If you want to get the most out of your electric car for as long as possible, you can't avoid looking after the health of the vehicle's battery, as this is the most valuable component of the electric car. With a few tips, the life of the battery can be extended. But at some point, the situation arrives when the vehicle battery is worn out. It reaches the end of its life when it can only store about 70 percent of its original energy – a total economic loss for the electric car.
A study by the University of the Federal Armed Forces in Munich has shown that e-cars, compared to combustion engines, offer the best CO2 balance over the entire life cycle, i.e., from production to disposal. Here, carbon dioxide emissions can be reduced by up to 89 percent.
Nevertheless, e-mobility must also be designed to be sustainable in the long term, so greater attention must be paid to the sustainability issue with regard to the mining of valuable resources such as lithium, nickel, cobalt, graphite, and manganese.
What is the reason that the vehicle battery discharges over time? We know it all too well from our smartphones, which have now become our everyday companions – over time, cell phone batteries lose power. The same happens, of course, with the batteries in electric cars. Roughly summarized, a process takes place inside the battery in which chemical energy is converted into electrical energy. This is known as a redox reaction: one pole releases electrons (oxidation), the other pole takes the electrons back (reduction), hence the familiar plus and minus signs. However, it happens that never all electrons make it from plus to minus and back again. You could also say that they "get lost" and over time, with each charge and discharge, this number continuously increases. The result: the capacity of the vehicle's battery decreases, and at some point it is no longer sufficient for the electric car to get from A to B.
How do you continue to use batteries that can no longer be used for the electric car? With a residual capacity of around 70 percent, the battery can no longer function as a drive in the electric car, but that does not mean it is completely unusable. The storage capacity is still sufficient to be used elsewhere – as stationary storage.
Second life batteries can be ideally used as stationary storage, e.g., to absorb fluctuations in the power grid. However, they are also ideal as power storage for private households with PV systems or as emergency power storage for public facilities. Their advantage: they can absorb energy quickly with low losses and release it in milliseconds. In stationary operation, the batteries are also subjected to much less stress than in an electric car, where they are constantly under heavy strain during acceleration and braking. Stationary operation, on the other hand, is much smoother: The charging and discharging processes are slow and thus gentler on the battery. This also has a positive effect on the service life of the battery, so that the retired vehicle battery can be operated in second life for at least another ten years.

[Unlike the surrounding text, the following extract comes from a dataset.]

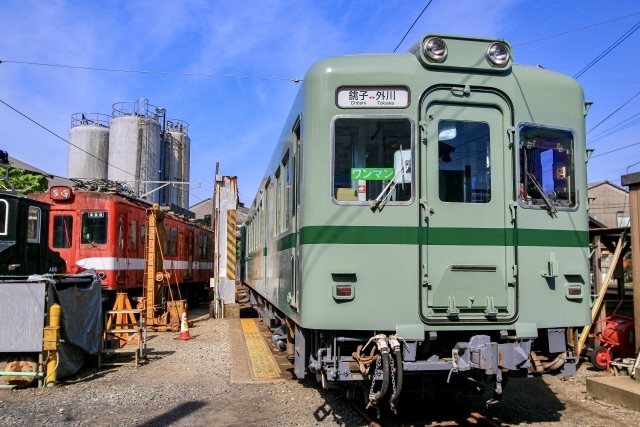 仲ノ町駅車庫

Although their capacity is currently comparatively low due to the small number of end-of-life batteries available, this will change significantly in the coming years when more and more electric cars are on the road. According to a study by consulting firm Berylls Strategy Advisors, at least 1,522 gigawatt hours of used battery capacity will accrue by 2032 and could be available for use in stationary storage operations.

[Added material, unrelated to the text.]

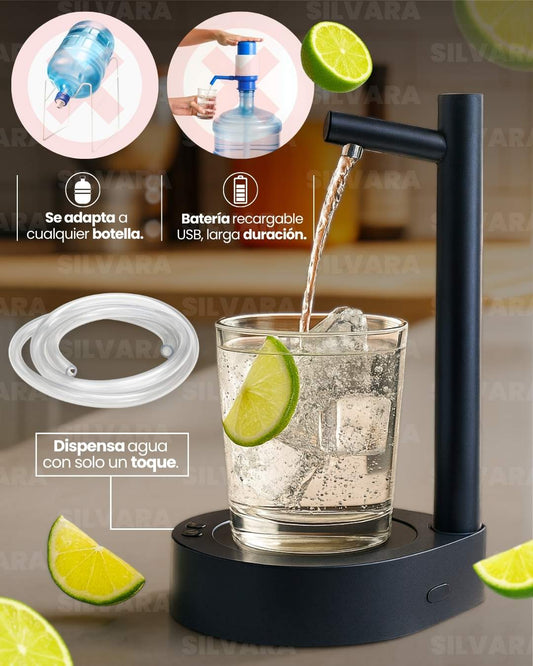 Dispensador de agua inteligente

An example of how used electric car batteries can be used in second life is shown by the German car manufacturer BMW. In a storage farm on its factory premises in Leipzig, up to 700 used BMW i3 power storage units can be housed and charged with electricity generated in-house from wind power. The system is integrated into the public power grid; when there is an oversupply of electricity, the batteries can be charged, and when the electricity supply is low, the storage system can in turn contribute electricity. The system has a marketable output of 10 megawatts and a marketable capacity of 15 megawatt hours.
On March 10, 2022, the EU Parliament passed a new battery directive by a large majority, according to which the recycling quota for batteries is to gradually increase. A certain proportion of the materials used in production must also come from recycling. The recycling quotas for cobalt, nickel, and copper are to rise to 90 percent in 2025 and 95 percent in 2030. For lithium, the quotas are only 35 percent and 70 percent, respectively. A final decision has yet to be made; the EU governments must still approve the new directive.
Battery recycling plays a central role in the electric strategy of many car manufacturers. In November 2020, for example, VW opened its own recycling plant in Salzgitter, where valuable raw materials such as nickel, manganese, cobalt, copper, or aluminum are to be recovered and up to 90 percent of the battery is to be recycled. In the long term, the aim is to achieve 97 percent.